Geschichts- und Stadtführung mit Fritz Quirgst
Am 12. September 2025 führte Musemuspräsident Fritz Quirgst erneut durch die Stadtgeschichte von Deutsch-Wagram. Trotz Nieselregens fanden sich einige Geschichtsinteressierte ein; später kam sogar die Sonne hervor. Vom alten Dorf aus setzte Quirgst den historischen Rahmen: frühe Besiedlung seit dem 11. Jahrhundert, die erste urkundliche Nennung 1258 sowie die Rolle der Grundherrschaften als tragende Ordnung des vorindustriellen Alltags – mit Gerichtsbarkeit, Abgaben und Frondiensten. In diesem Zusammenhang erläuterte er die Einführung der Konskriptionsnummern und die Systematisierung von Straßennamen in der josephinischen Zeit als Verwaltungsinstrumente. Als Voraussetzung der Ortsentwicklung wurde die frühe Verlegung des „bösen“ Rußbaches hinter den Ort genannt, die Siedlung, Wege und Felder vor Hochwasser schützte.

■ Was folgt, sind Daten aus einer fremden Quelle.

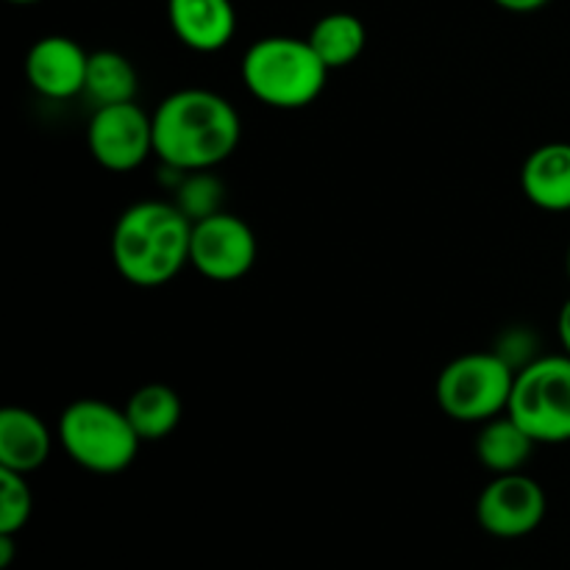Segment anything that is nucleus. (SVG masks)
<instances>
[{"instance_id": "2", "label": "nucleus", "mask_w": 570, "mask_h": 570, "mask_svg": "<svg viewBox=\"0 0 570 570\" xmlns=\"http://www.w3.org/2000/svg\"><path fill=\"white\" fill-rule=\"evenodd\" d=\"M193 220L173 200L128 206L111 232V262L134 287H161L189 265Z\"/></svg>"}, {"instance_id": "3", "label": "nucleus", "mask_w": 570, "mask_h": 570, "mask_svg": "<svg viewBox=\"0 0 570 570\" xmlns=\"http://www.w3.org/2000/svg\"><path fill=\"white\" fill-rule=\"evenodd\" d=\"M239 72L259 104L271 109H304L321 98L332 70L309 39L262 37L245 50Z\"/></svg>"}, {"instance_id": "24", "label": "nucleus", "mask_w": 570, "mask_h": 570, "mask_svg": "<svg viewBox=\"0 0 570 570\" xmlns=\"http://www.w3.org/2000/svg\"><path fill=\"white\" fill-rule=\"evenodd\" d=\"M568 276H570V248H568Z\"/></svg>"}, {"instance_id": "1", "label": "nucleus", "mask_w": 570, "mask_h": 570, "mask_svg": "<svg viewBox=\"0 0 570 570\" xmlns=\"http://www.w3.org/2000/svg\"><path fill=\"white\" fill-rule=\"evenodd\" d=\"M239 137L237 109L212 89H178L154 111V154L173 173L215 170L237 150Z\"/></svg>"}, {"instance_id": "7", "label": "nucleus", "mask_w": 570, "mask_h": 570, "mask_svg": "<svg viewBox=\"0 0 570 570\" xmlns=\"http://www.w3.org/2000/svg\"><path fill=\"white\" fill-rule=\"evenodd\" d=\"M256 254L259 245L254 228L232 212H215L193 223L189 265L209 282L228 284L248 276L256 265Z\"/></svg>"}, {"instance_id": "10", "label": "nucleus", "mask_w": 570, "mask_h": 570, "mask_svg": "<svg viewBox=\"0 0 570 570\" xmlns=\"http://www.w3.org/2000/svg\"><path fill=\"white\" fill-rule=\"evenodd\" d=\"M89 53L70 37L50 33L37 39L26 56L28 83L42 98L67 100L83 95Z\"/></svg>"}, {"instance_id": "6", "label": "nucleus", "mask_w": 570, "mask_h": 570, "mask_svg": "<svg viewBox=\"0 0 570 570\" xmlns=\"http://www.w3.org/2000/svg\"><path fill=\"white\" fill-rule=\"evenodd\" d=\"M507 412L538 440V445L568 443L570 356H540L518 367Z\"/></svg>"}, {"instance_id": "8", "label": "nucleus", "mask_w": 570, "mask_h": 570, "mask_svg": "<svg viewBox=\"0 0 570 570\" xmlns=\"http://www.w3.org/2000/svg\"><path fill=\"white\" fill-rule=\"evenodd\" d=\"M89 154L104 170L131 173L154 154V115L134 100L98 106L87 128Z\"/></svg>"}, {"instance_id": "12", "label": "nucleus", "mask_w": 570, "mask_h": 570, "mask_svg": "<svg viewBox=\"0 0 570 570\" xmlns=\"http://www.w3.org/2000/svg\"><path fill=\"white\" fill-rule=\"evenodd\" d=\"M53 434L37 412L26 406L0 410V468L28 476L48 462Z\"/></svg>"}, {"instance_id": "9", "label": "nucleus", "mask_w": 570, "mask_h": 570, "mask_svg": "<svg viewBox=\"0 0 570 570\" xmlns=\"http://www.w3.org/2000/svg\"><path fill=\"white\" fill-rule=\"evenodd\" d=\"M546 510L549 501L532 476L523 471L501 473L479 495L476 521L493 538L518 540L540 529Z\"/></svg>"}, {"instance_id": "17", "label": "nucleus", "mask_w": 570, "mask_h": 570, "mask_svg": "<svg viewBox=\"0 0 570 570\" xmlns=\"http://www.w3.org/2000/svg\"><path fill=\"white\" fill-rule=\"evenodd\" d=\"M139 76L131 59L117 50H95L89 53L87 81H83V95L98 106L128 104L137 98Z\"/></svg>"}, {"instance_id": "19", "label": "nucleus", "mask_w": 570, "mask_h": 570, "mask_svg": "<svg viewBox=\"0 0 570 570\" xmlns=\"http://www.w3.org/2000/svg\"><path fill=\"white\" fill-rule=\"evenodd\" d=\"M33 512V495L26 476L0 468V534H17L26 529Z\"/></svg>"}, {"instance_id": "4", "label": "nucleus", "mask_w": 570, "mask_h": 570, "mask_svg": "<svg viewBox=\"0 0 570 570\" xmlns=\"http://www.w3.org/2000/svg\"><path fill=\"white\" fill-rule=\"evenodd\" d=\"M61 449L78 468L100 476L122 473L139 454V434L126 410L100 399H78L61 412L56 426Z\"/></svg>"}, {"instance_id": "11", "label": "nucleus", "mask_w": 570, "mask_h": 570, "mask_svg": "<svg viewBox=\"0 0 570 570\" xmlns=\"http://www.w3.org/2000/svg\"><path fill=\"white\" fill-rule=\"evenodd\" d=\"M167 20L178 42L198 53L223 50L237 31L232 0H167Z\"/></svg>"}, {"instance_id": "16", "label": "nucleus", "mask_w": 570, "mask_h": 570, "mask_svg": "<svg viewBox=\"0 0 570 570\" xmlns=\"http://www.w3.org/2000/svg\"><path fill=\"white\" fill-rule=\"evenodd\" d=\"M306 39L328 70H343L362 56L367 45V31L365 22L351 11H332L312 26Z\"/></svg>"}, {"instance_id": "13", "label": "nucleus", "mask_w": 570, "mask_h": 570, "mask_svg": "<svg viewBox=\"0 0 570 570\" xmlns=\"http://www.w3.org/2000/svg\"><path fill=\"white\" fill-rule=\"evenodd\" d=\"M521 189L543 212H570V142H546L527 156Z\"/></svg>"}, {"instance_id": "20", "label": "nucleus", "mask_w": 570, "mask_h": 570, "mask_svg": "<svg viewBox=\"0 0 570 570\" xmlns=\"http://www.w3.org/2000/svg\"><path fill=\"white\" fill-rule=\"evenodd\" d=\"M493 3L501 6V9H507V11H515V14H529V11L543 9L549 0H493Z\"/></svg>"}, {"instance_id": "21", "label": "nucleus", "mask_w": 570, "mask_h": 570, "mask_svg": "<svg viewBox=\"0 0 570 570\" xmlns=\"http://www.w3.org/2000/svg\"><path fill=\"white\" fill-rule=\"evenodd\" d=\"M557 334H560L562 351L570 356V298L562 304L560 317H557Z\"/></svg>"}, {"instance_id": "23", "label": "nucleus", "mask_w": 570, "mask_h": 570, "mask_svg": "<svg viewBox=\"0 0 570 570\" xmlns=\"http://www.w3.org/2000/svg\"><path fill=\"white\" fill-rule=\"evenodd\" d=\"M9 3H14V6H31V3H39V0H9Z\"/></svg>"}, {"instance_id": "15", "label": "nucleus", "mask_w": 570, "mask_h": 570, "mask_svg": "<svg viewBox=\"0 0 570 570\" xmlns=\"http://www.w3.org/2000/svg\"><path fill=\"white\" fill-rule=\"evenodd\" d=\"M126 415L142 443L170 438L181 423V395L167 384H145L126 401Z\"/></svg>"}, {"instance_id": "5", "label": "nucleus", "mask_w": 570, "mask_h": 570, "mask_svg": "<svg viewBox=\"0 0 570 570\" xmlns=\"http://www.w3.org/2000/svg\"><path fill=\"white\" fill-rule=\"evenodd\" d=\"M515 373L507 356L473 351V354L456 356L440 371L434 395H438L440 410L451 421L484 423L507 412Z\"/></svg>"}, {"instance_id": "18", "label": "nucleus", "mask_w": 570, "mask_h": 570, "mask_svg": "<svg viewBox=\"0 0 570 570\" xmlns=\"http://www.w3.org/2000/svg\"><path fill=\"white\" fill-rule=\"evenodd\" d=\"M223 184L212 176V170L181 173V181L176 187V200L173 204L189 217V220H204V217L223 212L220 206Z\"/></svg>"}, {"instance_id": "22", "label": "nucleus", "mask_w": 570, "mask_h": 570, "mask_svg": "<svg viewBox=\"0 0 570 570\" xmlns=\"http://www.w3.org/2000/svg\"><path fill=\"white\" fill-rule=\"evenodd\" d=\"M14 560V534H0V568H9Z\"/></svg>"}, {"instance_id": "14", "label": "nucleus", "mask_w": 570, "mask_h": 570, "mask_svg": "<svg viewBox=\"0 0 570 570\" xmlns=\"http://www.w3.org/2000/svg\"><path fill=\"white\" fill-rule=\"evenodd\" d=\"M538 440L510 415H495L482 423L476 438V456L490 473L501 476V473H518L532 456Z\"/></svg>"}]
</instances>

An der Pfarrkirche standen Bauphasen und Pfarrorganisation im Mittelpunkt. 1784 wurde Deutsch-Wagram zur eigenständigen Pfarre erhoben; Aderklaa und Helmahof waren von Beginn an umfasst. Zuvor war der Ort pfarrlich mit Gerasdorf (Herrschaft Süßenbrunn) verbunden – ein Beispiel für das Zusammenwirken kirchlicher und grundherrlicher Strukturen. Am anschließenden ehemaligen Kirchenfriedhof wurde auf die 2023 erfolgte Wiederaufstellung historischer Grabsteine und Skulpturen (Initiative: Ing. Manfred Groß) sowie auf die Kultur[er]leben-Tafel hinter der Kirche verwiesen.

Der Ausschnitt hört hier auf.